Nobody should begrudge anybody taking a higher paying job. It happens with regularity, especially in conferences like the Mid-American Conference, AKA “The Cradle of Coaches,” which saw its ranks purged of its top two coaches in short order.
Less than 24 hours after Northern Illinois defeated Kent State to win the MAC title, and before receiving its Orange Bowl bid, Huskies’ head coach Dave Doeren bailed out of DeKalb, Ill., and landed at North Carolina State. Shortly thereafter, Kent State’s Darrell Hazell accepted the Purdue (Oklahoma State’s opponent in the Jan. 1 Heart of Dallas Bowl) head coaching gig.
Both Doeren and Hazell will be receiving significant pay boosts, maybe as much as five times (or more) what they were making.
It’s hard to turn that kind of cash down, although Petrino is going in reverse after being fired from his $3.5 million job and getting about $850,000 at Western Kentucky.
But at least Kent State’s Hazell did something out of the ordinary, agreeing to stay with his team through the GoDaddy.com Bowl on Jan. 6 against Arkansas State, which by the way, lost its head coach, Gus Malzahn, to Auburn.
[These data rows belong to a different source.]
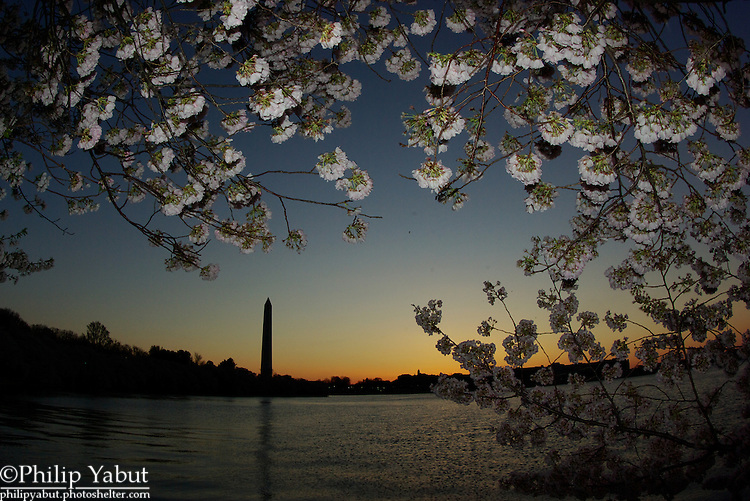 Early morning twilight during the National Cherry Blossom Festival is a good time to take some pictures.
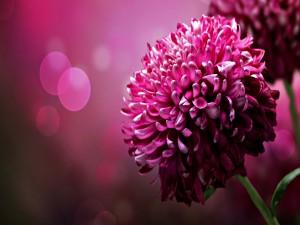 Una hermosa flor de color fucsia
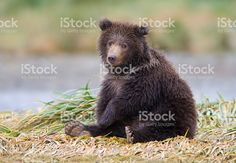Grizzly Bear Cub royalty-free stock photo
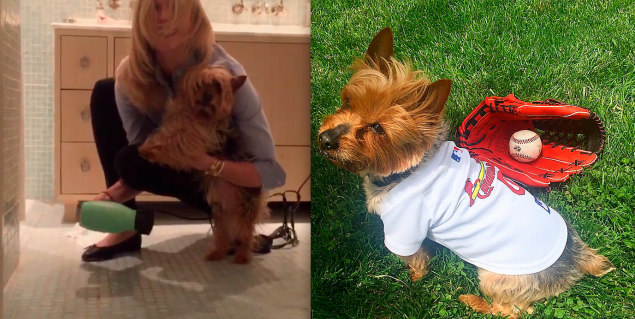 A screen grab of the super cute video. Plus, the pup dressed up for baseball. (Photos: Instagram)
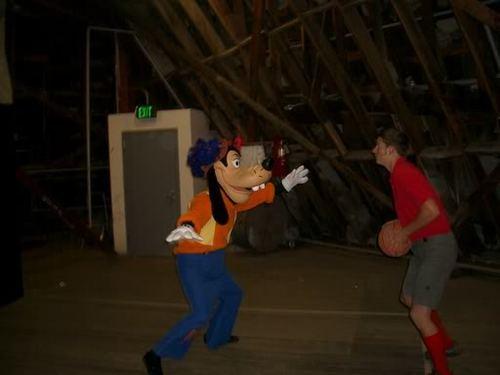 Secrets of Disneyland ...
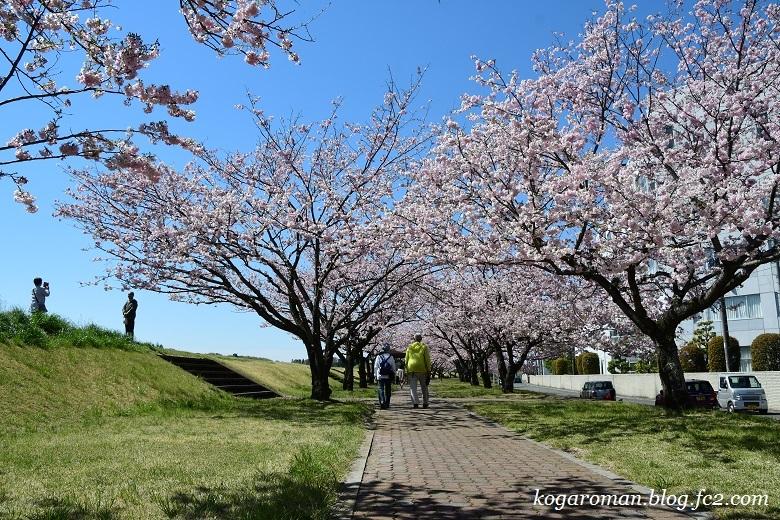 小山の思川桜5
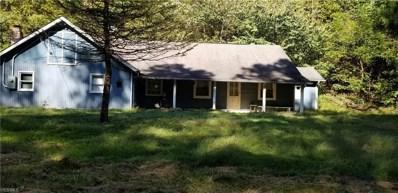 41128 Schindler Road, Graysville, OH 45734 - #: 4141296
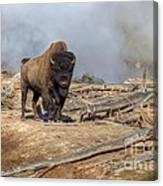 Bison And Geyser Canvas Print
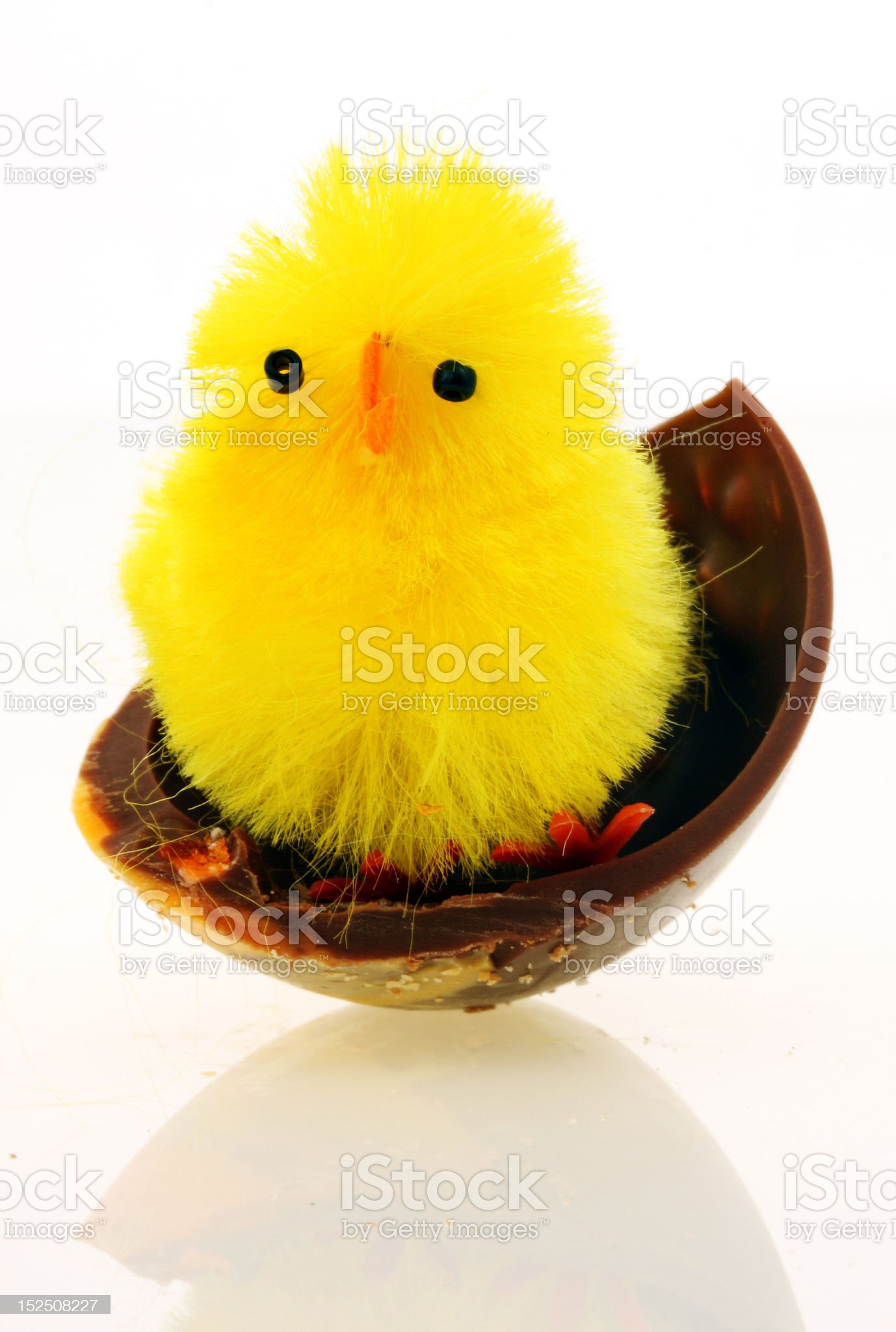 decorative easter chickens royalty-free stock photo
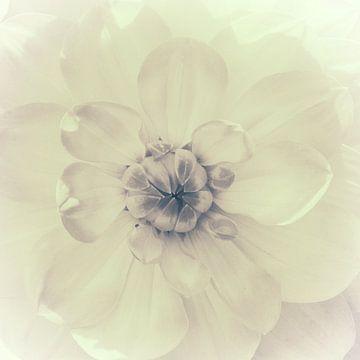 Hart van de dahlia, monochroom van Rietje Bulthuis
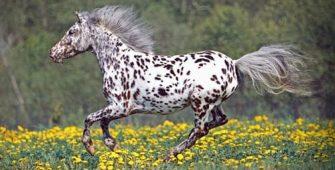 Аппалуза, постой лошадей в Подмосковье, конюшня, аренда денников для лошадей, прокат лошадей в Подмосковье, уроки верховой езды, обучение верховой езде в Подмосковье, покататься на лошадях в Подмосковье, конные прогулки, прогулки на лошадях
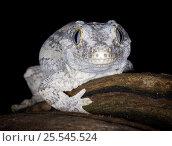 Купить «New caledonia bumpy gecko / Gargoyle gecko {Rhacodactylus auriculatus} portrait, New caledonia», фото № 25545524, снято 22 ноября 2017 г. (c) Nature Picture Library / Фотобанк Лори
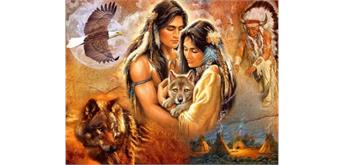Diamond Painting Set FZX497 Indian Wolf Square Stones 50 x 40 cm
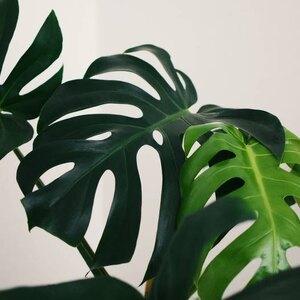 نحوه تقویت و کود دهی گیاهان خانگی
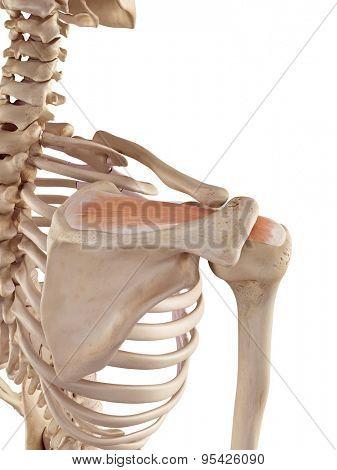 medical accurate illustration of the supraspinatus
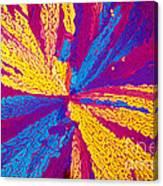 Acetylcholine Canvas Print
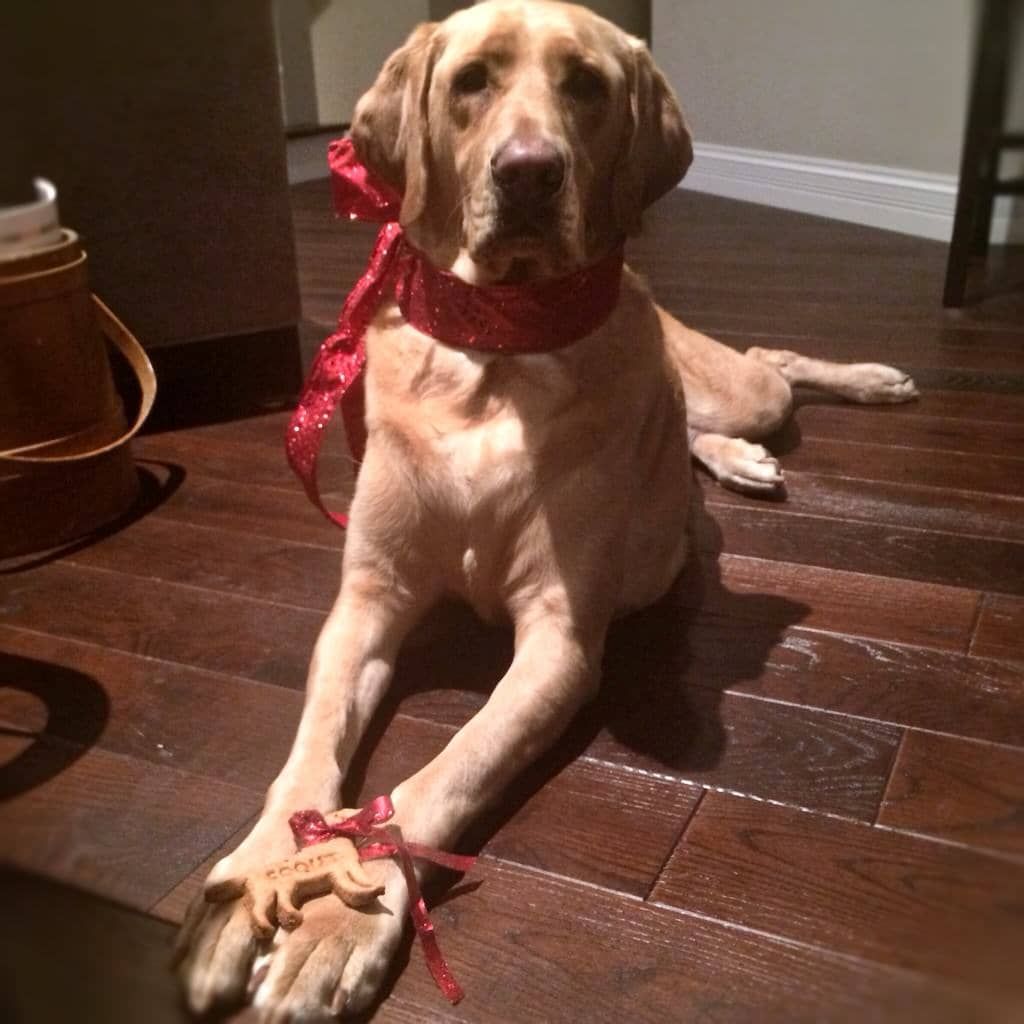 perro con galletas caseras para perros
The coaching carousel is not just nauseating for those riding it, it should be sickening to those who have to watch this while the NCAA does nothing.
It is painfully ironic to see coaches jumping in and out of jobs with seemingly reckless abandon, since they love to preach loyalty and team commitment when recruiting players, whose heads have to be spinning and in need of treatment for whiplash.
The NCAA could step in and do something to slow this madness down a bit.
We know it won’t ease up on the harsh penalties it doles out to kids who change their minds and transfer, forcing them to sit for a year if they transfer from one FBS school to another. But why not institute a “dead period” similar to what it does with recruiting, when it deems certain times to be off-limits for recruiting visits? Why not do the same with football coaches?
Simply institute a hiring (or firing) freeze on collegiate head football coaches from the time of the last game of the season to the last bowl game. Sure, it may leave a few coaches twisting in the wind for a few weeks, but really is that any worse than continuing to turn a blind eye to the current system of clandestine meetings with boosters and school officials as they woo coaches and spirit them away on chartered jets in the dark of night?
Such plot lines may make good movies, but hardly serve as shining examples to young men, although it does provide a real-life lesson in hypocrisy, something the NCAA, and too many collegiate coaches, are steeped in.